John Arbash Meinel john at arbash-meinel.com
Tue Oct 31 23:40:15 GMT 2006


Lachlan Patrick wrote:
...

> If the problem is 'bad' characters, one solution is to remove the bad
> characters and add the sha1 hash at the end. I've used systems where all
> non-ASCII is mapped to ASCII, spaces map to _ and most punctuation gets
> omitted, so you get mappings from Renée's pie chart.jpg to
> Renees_pie_chart.jpg which is pretty close to the original, but might
> not be unique. Adding a sha1 guarantees uniqueness:
> Renees_pie_chart-a7b64b8f2.jpg but this is even longer.
> 
> If the problem is long names, this may not help at all.
> 
> I don't fully understand the problem, can someone explain it? I *think*
> you might be talking about the double escaping problem on some web
> server setups?
> 
> Loki
> 


We actually already URL encode the names, so that everything is ASCII
characters. It interacts poorly with some web-servers, though, because
they double decode the url escape. It is actually the web-server which
is violating the RFC, but we are the ones triggering the problem.

So we've been trying to avoid doing that.

Just to be clear, these are file-ids, not file names. It happens that we
take the original filename, remove any non-ascii characters, lower case
it, and take the first 20 or so characters, and then add some random
characters on the end to make it unique. Overall, this works pretty
well, and avoids us having to URL escape new file ids.

So the problems are:
1) Old file ids that were generated by bzr before we did as much sanitation.
2) File ids that exist because of conversions from other systems. Like
converting an Arch project to bzr, it re-uses the id's as
Arch-1:arch at name--foobar%category--branch--1.1--patch-0

Which means that 2 people upgrading a project from Arch => bzr get the
same conversion, but has the downside that we don't have as much control
over generating "nice to the filesystem" file ids.

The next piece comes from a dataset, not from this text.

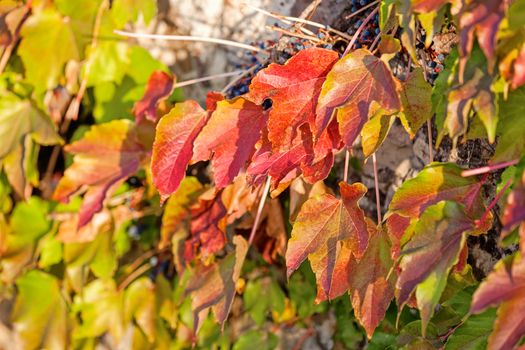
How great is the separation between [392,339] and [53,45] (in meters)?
0.90

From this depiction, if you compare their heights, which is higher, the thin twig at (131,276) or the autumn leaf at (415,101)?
the autumn leaf at (415,101)

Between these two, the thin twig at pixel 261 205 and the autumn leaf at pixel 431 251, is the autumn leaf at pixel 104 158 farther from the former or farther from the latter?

The bigger abuser of this is bzr-svn, because it has to use rather long
ids to get a unique SVN id. ("svn1:" + UUID of repository + path to
branch + revno file was added, ...)

Anyway, mapping through sha1 would be okay, and it would mean we have
fixed size records, and don't have to worry about escaping the path on
disk. But we really need the reverse mapping first.